## Provided data
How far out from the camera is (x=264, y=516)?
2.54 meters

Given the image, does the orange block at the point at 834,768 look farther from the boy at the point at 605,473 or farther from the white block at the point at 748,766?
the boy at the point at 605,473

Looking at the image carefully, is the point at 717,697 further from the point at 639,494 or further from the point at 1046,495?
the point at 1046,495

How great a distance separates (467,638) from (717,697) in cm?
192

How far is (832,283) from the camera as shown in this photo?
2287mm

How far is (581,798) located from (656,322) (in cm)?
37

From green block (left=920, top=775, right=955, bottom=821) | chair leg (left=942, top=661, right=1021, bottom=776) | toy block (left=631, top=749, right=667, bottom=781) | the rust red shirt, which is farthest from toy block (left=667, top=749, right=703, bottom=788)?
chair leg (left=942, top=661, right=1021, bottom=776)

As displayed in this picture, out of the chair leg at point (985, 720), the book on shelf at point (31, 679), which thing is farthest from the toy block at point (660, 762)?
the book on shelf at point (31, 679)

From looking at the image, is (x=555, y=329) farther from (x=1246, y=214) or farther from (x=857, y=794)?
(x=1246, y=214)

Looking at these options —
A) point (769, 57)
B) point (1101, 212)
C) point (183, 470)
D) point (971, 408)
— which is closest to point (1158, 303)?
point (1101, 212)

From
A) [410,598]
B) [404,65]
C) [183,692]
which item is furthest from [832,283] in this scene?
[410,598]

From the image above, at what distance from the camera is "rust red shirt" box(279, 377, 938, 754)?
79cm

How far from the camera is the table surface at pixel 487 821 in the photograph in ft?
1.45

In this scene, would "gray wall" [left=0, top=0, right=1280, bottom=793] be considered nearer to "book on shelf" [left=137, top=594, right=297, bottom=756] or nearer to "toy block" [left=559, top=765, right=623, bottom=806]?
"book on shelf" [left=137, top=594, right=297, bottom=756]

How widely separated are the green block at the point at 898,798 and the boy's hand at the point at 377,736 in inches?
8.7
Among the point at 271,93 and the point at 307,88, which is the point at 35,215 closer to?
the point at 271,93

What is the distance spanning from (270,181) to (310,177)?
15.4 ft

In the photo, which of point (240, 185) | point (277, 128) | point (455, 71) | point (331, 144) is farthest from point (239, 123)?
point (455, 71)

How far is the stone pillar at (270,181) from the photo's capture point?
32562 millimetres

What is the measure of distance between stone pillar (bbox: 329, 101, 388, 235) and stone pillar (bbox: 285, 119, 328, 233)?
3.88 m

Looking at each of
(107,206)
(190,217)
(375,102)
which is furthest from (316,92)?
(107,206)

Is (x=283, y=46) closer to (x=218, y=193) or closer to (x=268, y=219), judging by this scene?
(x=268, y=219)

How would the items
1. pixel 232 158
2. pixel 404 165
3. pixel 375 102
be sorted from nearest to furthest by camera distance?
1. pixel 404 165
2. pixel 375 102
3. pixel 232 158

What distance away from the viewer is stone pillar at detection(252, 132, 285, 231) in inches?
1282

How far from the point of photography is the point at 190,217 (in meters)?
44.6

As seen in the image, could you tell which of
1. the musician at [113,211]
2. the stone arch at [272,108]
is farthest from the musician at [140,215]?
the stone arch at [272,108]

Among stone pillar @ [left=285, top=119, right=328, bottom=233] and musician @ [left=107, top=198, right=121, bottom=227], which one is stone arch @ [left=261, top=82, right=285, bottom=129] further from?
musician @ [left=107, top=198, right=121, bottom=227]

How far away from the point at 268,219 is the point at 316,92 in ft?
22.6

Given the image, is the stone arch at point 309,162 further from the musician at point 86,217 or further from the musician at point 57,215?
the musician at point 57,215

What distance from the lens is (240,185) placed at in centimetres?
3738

## Your objective
Reproduce word for word the lines from the one containing "How far away" through the final line above.

## Final answer
How far away from the point at 268,219 is the point at 316,92 in ft?
22.6

Given the image, is the stone arch at point 309,162 further from the musician at point 86,217 or further from the musician at point 57,215?
the musician at point 57,215

What distance from the lens is (240,185) placed at in centimetres?
3738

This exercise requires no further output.